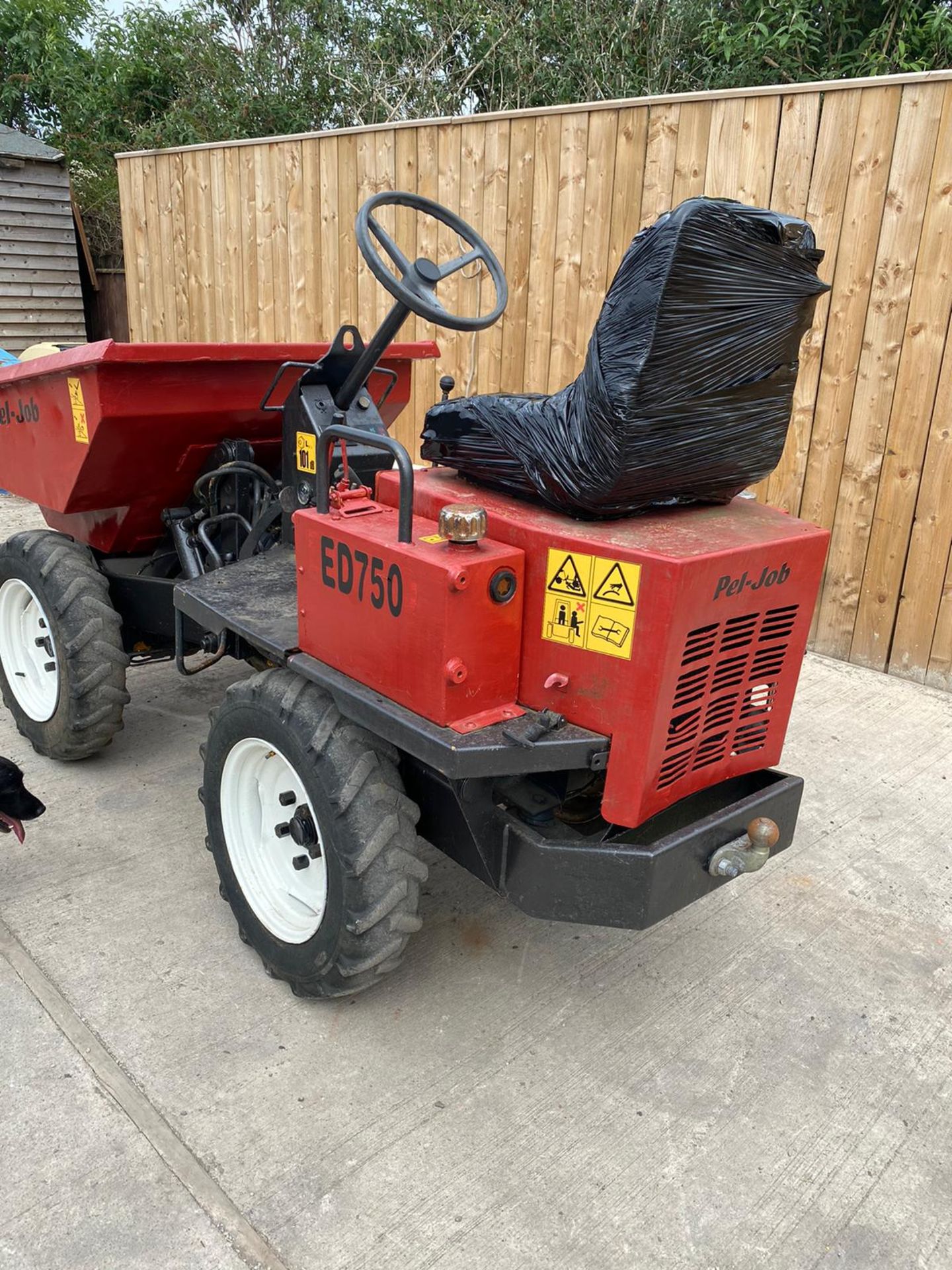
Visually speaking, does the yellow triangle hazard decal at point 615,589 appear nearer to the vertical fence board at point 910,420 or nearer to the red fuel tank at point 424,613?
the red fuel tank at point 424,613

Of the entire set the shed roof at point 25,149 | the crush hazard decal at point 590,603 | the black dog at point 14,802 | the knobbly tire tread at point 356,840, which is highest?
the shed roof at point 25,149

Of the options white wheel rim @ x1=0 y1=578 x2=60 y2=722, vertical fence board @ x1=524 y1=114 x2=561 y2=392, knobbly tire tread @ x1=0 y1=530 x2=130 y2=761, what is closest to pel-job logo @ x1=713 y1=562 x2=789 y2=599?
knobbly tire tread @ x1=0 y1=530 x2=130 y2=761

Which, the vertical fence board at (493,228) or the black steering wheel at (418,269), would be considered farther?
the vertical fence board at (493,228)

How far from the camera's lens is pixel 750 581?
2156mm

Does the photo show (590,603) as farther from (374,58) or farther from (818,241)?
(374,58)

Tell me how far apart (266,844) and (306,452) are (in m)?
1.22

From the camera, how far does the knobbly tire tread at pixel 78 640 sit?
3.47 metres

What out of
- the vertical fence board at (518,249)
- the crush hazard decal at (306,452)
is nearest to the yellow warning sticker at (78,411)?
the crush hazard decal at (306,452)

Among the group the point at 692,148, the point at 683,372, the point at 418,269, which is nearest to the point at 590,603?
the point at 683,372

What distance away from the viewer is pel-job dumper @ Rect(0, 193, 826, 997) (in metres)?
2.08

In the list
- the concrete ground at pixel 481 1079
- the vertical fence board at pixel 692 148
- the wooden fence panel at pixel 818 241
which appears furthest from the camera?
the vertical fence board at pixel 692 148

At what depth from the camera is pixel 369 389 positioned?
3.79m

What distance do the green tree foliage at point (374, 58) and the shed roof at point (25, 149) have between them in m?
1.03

****

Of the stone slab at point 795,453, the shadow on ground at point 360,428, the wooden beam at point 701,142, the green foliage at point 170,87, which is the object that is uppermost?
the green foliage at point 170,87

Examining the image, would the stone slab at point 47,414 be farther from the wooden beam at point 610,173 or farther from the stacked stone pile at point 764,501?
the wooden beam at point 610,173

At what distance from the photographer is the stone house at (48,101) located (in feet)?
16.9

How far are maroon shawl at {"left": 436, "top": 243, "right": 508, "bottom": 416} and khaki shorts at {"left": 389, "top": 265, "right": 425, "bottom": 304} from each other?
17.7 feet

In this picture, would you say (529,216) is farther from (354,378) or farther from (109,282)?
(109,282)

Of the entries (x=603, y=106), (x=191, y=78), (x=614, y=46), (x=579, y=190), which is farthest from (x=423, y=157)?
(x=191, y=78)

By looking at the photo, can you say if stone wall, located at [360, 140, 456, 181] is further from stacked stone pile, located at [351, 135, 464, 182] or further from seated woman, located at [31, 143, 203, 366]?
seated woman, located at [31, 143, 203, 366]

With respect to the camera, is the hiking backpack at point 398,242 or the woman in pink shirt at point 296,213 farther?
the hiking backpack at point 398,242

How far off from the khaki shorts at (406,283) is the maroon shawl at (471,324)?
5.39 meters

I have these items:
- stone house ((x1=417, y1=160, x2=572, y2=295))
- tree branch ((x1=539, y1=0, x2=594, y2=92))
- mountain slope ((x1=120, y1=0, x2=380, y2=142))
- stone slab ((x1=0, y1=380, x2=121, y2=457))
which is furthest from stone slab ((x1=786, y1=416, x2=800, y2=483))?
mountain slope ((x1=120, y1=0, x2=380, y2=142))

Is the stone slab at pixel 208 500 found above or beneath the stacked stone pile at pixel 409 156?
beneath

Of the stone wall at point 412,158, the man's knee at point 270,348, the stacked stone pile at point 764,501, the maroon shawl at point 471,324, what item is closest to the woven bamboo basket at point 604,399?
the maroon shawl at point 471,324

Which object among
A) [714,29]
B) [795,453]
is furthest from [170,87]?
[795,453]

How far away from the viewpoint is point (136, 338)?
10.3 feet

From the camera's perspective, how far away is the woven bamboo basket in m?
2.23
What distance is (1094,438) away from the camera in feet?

****

Locate each line in the items above that contains the word "board", and copy those lines out.

> Final result:
Visually speaking, does the yellow triangle hazard decal at point 615,589 appear nearer to the vertical fence board at point 910,420 or nearer to the red fuel tank at point 424,613?
Of the options white wheel rim @ x1=0 y1=578 x2=60 y2=722, vertical fence board @ x1=524 y1=114 x2=561 y2=392, knobbly tire tread @ x1=0 y1=530 x2=130 y2=761, what is closest to pel-job logo @ x1=713 y1=562 x2=789 y2=599?
Which, the vertical fence board at (493,228) or the black steering wheel at (418,269), would be considered farther?
the vertical fence board at (493,228)
- the vertical fence board at (518,249)
- the vertical fence board at pixel 692 148
the vertical fence board at pixel 692 148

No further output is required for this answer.